Dire que ces groupements comprennent dans leurs rangs une majorité de journalistes et d'écrivains serait probablement une exagération. On y trouve de tout, y compris les amateurs de soupe gratuite et d'invitations exotiques et on s'y frotte même à des acrobates qui y voient des rampes de lancement politique. Ces associations ne sont en tout cas pas des temples de l'éthique professionnelle. (Photo par M.Fl: Tijani Haddad à Zagreb lors de l'AG de la FIJET 2005)
Un ministre peut-il présider des journalistes et des écrivains
Le cocasse - ou l'inquiétant, ou l'inacceptable - c'est que M. Tijani Haddad, nommé ministre du tourisme par le chef du gouvernement tunisien, représente peut-être le premier cas d'un ministre présidant une fédération internationale de journalistes et d'écrivains du tourisme dont certains membres sont même proches de Reporters sans frontières (RSF), d'Amnesty et de PEN-International, organisations critiques vis-à-vis de la politique du gouvernement tunisien envers la gente des journalistes et des écrivains.
A l'heure où ces lignes sont écrites (fin février 2005), la FIJET n'a pas réussi à contacter son président/ministre très occupé à ses tournées ministérielles. Il y a pourtant d'importantes questions à discuter, d'abord les suites à apporter à la démission de la secrétaire générale de la FIJET, Christine Richter, qui a très rapidement rendu son tablier peu après sa nomination à ce poste difficile lors de l'AG de Marrakech. Mme Richter, qui occupait auparavant la fonction de SG par intérim, s'est rendue compte que les organes directeurs lui refusaient les moyens élémentaires nécessaires à l'accomplissement de sa tâche. Dans sa lettre de démission, elle dévoile et proteste contre les grenouillages, magouilles et autres manoeuvres et coups bas qui ont faussé les travaux de l'AG à Marrakech, dont les participants ont été par ailleurs éblouis par le royal accueil marocain.
Attaque à la tronçonneuse"
Cette décision et les raisons qui l'ont motivée ont de plus valu à la démissionnaire une attaque "à la tronçonneuse" de la part du vice-président espagnol de la FIJET, un Miguel Garcia Brera. C'est plus facile d'insulter que de trouver des solutions.
Entre-temps, un nouveau SG par intérim est apparu, un Tchèque, Petr Kulhanek, qui, au lendemain de son entrée en fonction, n'avait lui aussi pas réussi à entrer en communication avec son président/ministre.
La crise que vit la FIJET est donc réelle.Un ancien commissaire aux congrès de la Fédération, notre associé et ami Bertrand Favre, a publié dans TravelMag une étude prophétique sur la rénovation nécessaire de la FIJET, titrée "A 50 ANS, LA FIJET DOIT SE REFORMER OU MOURIR !" et que l'on peut lire ici même en cliquant sur
http://www.travelmag.org/modules.php?name=News&file=article&sid=116
Il faut se distancer des “petits malins”
Il faudra faire le bilan de la décennie Haddad à la tête de la FIJET. En pratiquement 13 ans de présidence, M. Haddad, que l’on souhaite pour la belle Tunisie être un bon ministre du tourisme, n'a pas su prévoir sa succession à la FIJET. Il a utilisé son entregent pour parvenir au poste de ministre qu'il occupe aujourd'hui. Le renvoi de l'ascenseur ne fut jamais agendé à son programme.

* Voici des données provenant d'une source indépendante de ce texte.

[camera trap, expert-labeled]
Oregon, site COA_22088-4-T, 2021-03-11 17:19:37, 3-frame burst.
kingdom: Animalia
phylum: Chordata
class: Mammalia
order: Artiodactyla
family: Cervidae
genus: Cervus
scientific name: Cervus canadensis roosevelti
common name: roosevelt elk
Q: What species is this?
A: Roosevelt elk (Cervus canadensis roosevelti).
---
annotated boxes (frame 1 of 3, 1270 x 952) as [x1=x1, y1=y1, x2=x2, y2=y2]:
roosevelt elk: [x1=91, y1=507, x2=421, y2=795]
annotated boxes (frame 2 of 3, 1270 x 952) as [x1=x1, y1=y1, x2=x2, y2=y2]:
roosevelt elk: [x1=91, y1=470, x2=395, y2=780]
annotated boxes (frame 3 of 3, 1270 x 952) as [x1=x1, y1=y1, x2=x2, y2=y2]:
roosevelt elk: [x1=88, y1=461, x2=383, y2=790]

Le grand problème de la FIJET, c est que cette fédération n'a jamais su accumuler une certaine réserve de fonds propres de manière à pouvoir défrayer les responsables qui agissent pour elle et surtout se distancer des "petits malins" qui font un pet dans l'eau en pensant avoir décroché la lune!!! Cette carence financière est vraiment le problème majeur de la Fijet.
Avec un président inatteignable à Tunis, un siège central à Prague, un trésorier incapable de faire face à un mouvement financier international:, on peut le dire: la situation est vraiment "kafkaienne".
M.Fl.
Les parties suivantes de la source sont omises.